The call of God is not just for a select few but for everyone. Whether I hear God’s call or not depends on the condition of my ears, and exactly what I hear depends upon my spiritual attitude. —Oswald Chambers, My Upmost For His Highest

After eight days of non-stop travel and speaking, I couldn’t wait to walk in my front door. I fantasized about crawling underneath my flannel sheets and sleeping for days. Don’t get me wrong: I love what I do—this career and calling. And those days of investing in individuals fill me with a deep sense of purpose.

Even so, I was exhausted. Three different speaking events—with multiple presentations each—is grueling. Especially for a woman who struggles with the mechanics of speaking.

Home beckoned. But first I needed to get there. Unfortunately, due to a snowstorm and multiple delayed flights, I landed in Denver far too late for my husband to pick me up. The kids were already in bed.

Don’t worry about it. I’ll catch an Uber.

I shot him a text, even as my selfish alter-ego hoped he’d jump in the car anyway. The last thing I wanted to do was to spend an hour in a stranger’s car at 11:00 pm.

With a sigh, I pulled up my Uber app, clicked on a request for pick-up, and confirmed my request. Then I schlepped my suitcases to the correct door and stood outside in the cold while I waited for my driver.

I had zero idea what was about to happen.

When my driver pulled up to the curb, a young man in his late twenties hopped out of his car. My first thought: I hope he isn’t a talker. His first thought: to load up my luggage and open my door.

His kindness surprised me. He was friendly, thoughtful. Not easily done at 11 o’clock at night.

I suspected he’d want to talk on the way home.

I was correct.

Within moments, he asked me about my travel, what I did for a living, asked me about my favorite color, hobbies, flavor of ice cream. Okay, not those last three. But I cringed with each question, selfishly longing for silence. Even so, I mustered the manners to ask him the same questions in return.

After listening, I asked him one final question. To this day, I’m not entirely sure why I asked it. But thank God I did:

“Guillermo, what’s your dream?”

The front seat got quiet. I waited. Then, as if making a decision, the flood gates opened and my Uber driver proceeded to share his dream.

He volunteers at a Spanish-speaking Christian church in downtown Denver, and his dream is to work with the youth, the teenagers who are searching for answers. He told me that his faith in Jesus Christ is the most important thing in his life, and he wants to do whatever he can to invest in the next generation.

For the next 45 minutes, as Guillermo drove his small, four-door sedan to my home, we shared our mutual faith and love of Jesus in his Uber car. We exchanged our favorite Bible verses and shared both the hard and beautiful parts of our stories.

And when Guillermo pulled up in front of my house in the dark of a long night, we prayed. Together.

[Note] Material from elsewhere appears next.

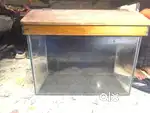 Fish tank aquarium with wooden top 20x12x10 inch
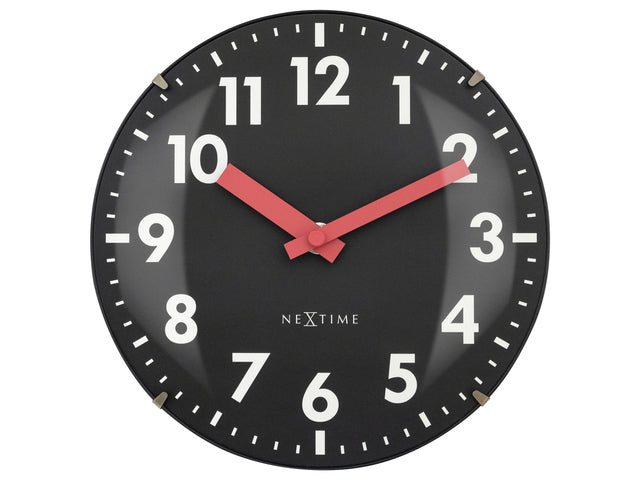 Tafelklok Nextime Duomo Mini 20 cm zwart gebolde glazen lens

It’s been more than two years since that day. I haven’t seen or heard from Guillermo since. But I know in the heart of Denver lives a young man serving Jesus who is my brother. He’s fulfilling his calling, one day at a time. Both with the teenagers he mentors and the passengers he drives in his Uber car.

I learned something important that day, something that has redefined how I view my calling. In the eight days before I met Guillermo, I’d delivered multiple presentations at multiple events and had met many successful and influential people. Lots of good things happened in those eight days, and I don’t want to discount it. But it wasn’t the sum total of my calling that week.

And it wasn’t the most memorable.

The moment that changed me, the one that made me feel most alive with God’s presence and calling in my life, happened during a late night Uber ride with a young man named Guillermo.

My point is this:

Many of you don’t know what your calling is. You’re begging God for clarity, searching for it like treasure. You think once you find it, life will somehow make more sense.

But calling isn’t “over here” or “over there.” It is right where you are.

It’s the person or purpose right in front of you. Today. This moment. Even if you’re at the gym sweating on the  elliptical or in a cubicle crouched behind a computer screen. Or in an Uber car long past your bedtime.

Gyms and cubicles and cars need your light as much as any place else.

Your calling is to be exactly who you are—the full expression of who God made you be, who God has graced you to be—today. Not after you get your dream job or when your children grow up or when you are discovered or when you feel better. But right here, right now. 

Open your eyes, my friends. Learn to look and listen and expect, even when you’re exhausted. Because the moment right in front of you is pregnant with far more opportunity for glory than the one you’re imagining somewhere down the road. 

QUESTION: Have you ever experienced God’s glory in an unexpected place? What happened? And how can you open your eyes and ears and heart to the expectation of the same today, exactly where you are?